▶ Rows from a spatial reasoning dataset:
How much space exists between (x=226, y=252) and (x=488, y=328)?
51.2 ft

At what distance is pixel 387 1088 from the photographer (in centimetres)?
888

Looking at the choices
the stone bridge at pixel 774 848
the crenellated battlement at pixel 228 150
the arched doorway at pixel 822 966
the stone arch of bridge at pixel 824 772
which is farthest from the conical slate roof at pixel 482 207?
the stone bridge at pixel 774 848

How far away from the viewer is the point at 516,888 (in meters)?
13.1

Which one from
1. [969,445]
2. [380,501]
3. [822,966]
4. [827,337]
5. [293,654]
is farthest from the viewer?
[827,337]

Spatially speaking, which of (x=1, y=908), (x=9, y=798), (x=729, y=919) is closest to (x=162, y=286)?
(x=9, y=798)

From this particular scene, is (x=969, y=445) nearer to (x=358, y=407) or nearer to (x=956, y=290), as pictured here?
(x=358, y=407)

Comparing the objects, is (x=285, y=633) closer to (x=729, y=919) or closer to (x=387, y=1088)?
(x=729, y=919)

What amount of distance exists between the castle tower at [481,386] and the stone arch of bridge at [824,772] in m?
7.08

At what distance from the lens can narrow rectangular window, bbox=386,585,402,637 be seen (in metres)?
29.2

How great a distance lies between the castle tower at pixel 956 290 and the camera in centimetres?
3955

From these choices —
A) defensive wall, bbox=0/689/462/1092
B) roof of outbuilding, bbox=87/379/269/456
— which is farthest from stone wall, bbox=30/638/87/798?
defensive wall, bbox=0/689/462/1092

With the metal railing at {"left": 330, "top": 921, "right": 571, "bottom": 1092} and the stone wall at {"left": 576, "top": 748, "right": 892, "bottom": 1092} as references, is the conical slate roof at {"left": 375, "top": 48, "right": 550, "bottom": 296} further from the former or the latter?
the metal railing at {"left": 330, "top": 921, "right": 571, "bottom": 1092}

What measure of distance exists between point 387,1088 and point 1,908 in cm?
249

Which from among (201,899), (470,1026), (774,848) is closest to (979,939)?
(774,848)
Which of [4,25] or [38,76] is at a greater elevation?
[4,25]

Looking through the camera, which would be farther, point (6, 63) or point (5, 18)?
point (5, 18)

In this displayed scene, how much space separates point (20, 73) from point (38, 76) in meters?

▶ Work instructions: Please render the lines of the records above as a Markdown table with the columns "Row" and "Line", numbering each line and leaving out blank lines.

▶ Task response:
| Row | Line |
|---|---|
| 1 | How much space exists between (x=226, y=252) and (x=488, y=328)? |
| 2 | 51.2 ft |
| 3 | At what distance is pixel 387 1088 from the photographer (in centimetres)? |
| 4 | 888 |
| 5 | Looking at the choices |
| 6 | the stone bridge at pixel 774 848 |
| 7 | the crenellated battlement at pixel 228 150 |
| 8 | the arched doorway at pixel 822 966 |
| 9 | the stone arch of bridge at pixel 824 772 |
| 10 | which is farthest from the conical slate roof at pixel 482 207? |
| 11 | the stone bridge at pixel 774 848 |
| 12 | How far away from the viewer is the point at 516,888 (in meters)? |
| 13 | 13.1 |
| 14 | Which one from |
| 15 | 1. [969,445] |
| 16 | 2. [380,501] |
| 17 | 3. [822,966] |
| 18 | 4. [827,337] |
| 19 | 5. [293,654] |
| 20 | is farthest from the viewer? |
| 21 | [827,337] |
| 22 | Spatially speaking, which of (x=1, y=908), (x=9, y=798), (x=729, y=919) is closest to (x=162, y=286)? |
| 23 | (x=9, y=798) |
| 24 | From this particular scene, is (x=969, y=445) nearer to (x=358, y=407) or nearer to (x=956, y=290), as pictured here? |
| 25 | (x=358, y=407) |
| 26 | Comparing the objects, is (x=285, y=633) closer to (x=729, y=919) or closer to (x=387, y=1088)? |
| 27 | (x=729, y=919) |
| 28 | What amount of distance exists between the castle tower at [481,386] and the stone arch of bridge at [824,772] in m? |
| 29 | 7.08 |
| 30 | At what distance from the lens can narrow rectangular window, bbox=386,585,402,637 be seen (in metres)? |
| 31 | 29.2 |
| 32 | How great a distance lies between the castle tower at pixel 956 290 and the camera in centimetres? |
| 33 | 3955 |
| 34 | From these choices — |
| 35 | A) defensive wall, bbox=0/689/462/1092 |
| 36 | B) roof of outbuilding, bbox=87/379/269/456 |
| 37 | — which is farthest from stone wall, bbox=30/638/87/798? |
| 38 | defensive wall, bbox=0/689/462/1092 |
| 39 | With the metal railing at {"left": 330, "top": 921, "right": 571, "bottom": 1092} and the stone wall at {"left": 576, "top": 748, "right": 892, "bottom": 1092} as references, is the conical slate roof at {"left": 375, "top": 48, "right": 550, "bottom": 296} further from the former or the latter? |
| 40 | the metal railing at {"left": 330, "top": 921, "right": 571, "bottom": 1092} |
| 41 | What measure of distance exists between point 387,1088 and point 1,908 in cm? |
| 42 | 249 |
| 43 | Which from among (201,899), (470,1026), (774,848) is closest to (979,939)? |
| 44 | (774,848) |
| 45 | Which of [4,25] or [38,76] is at a greater elevation? |
| 46 | [4,25] |
| 47 | Looking through the camera, which would be farther, point (6, 63) or point (5, 18)? |
| 48 | point (5, 18) |
| 49 | In this displayed scene, how much space separates point (20, 73) from point (38, 76) in meters? |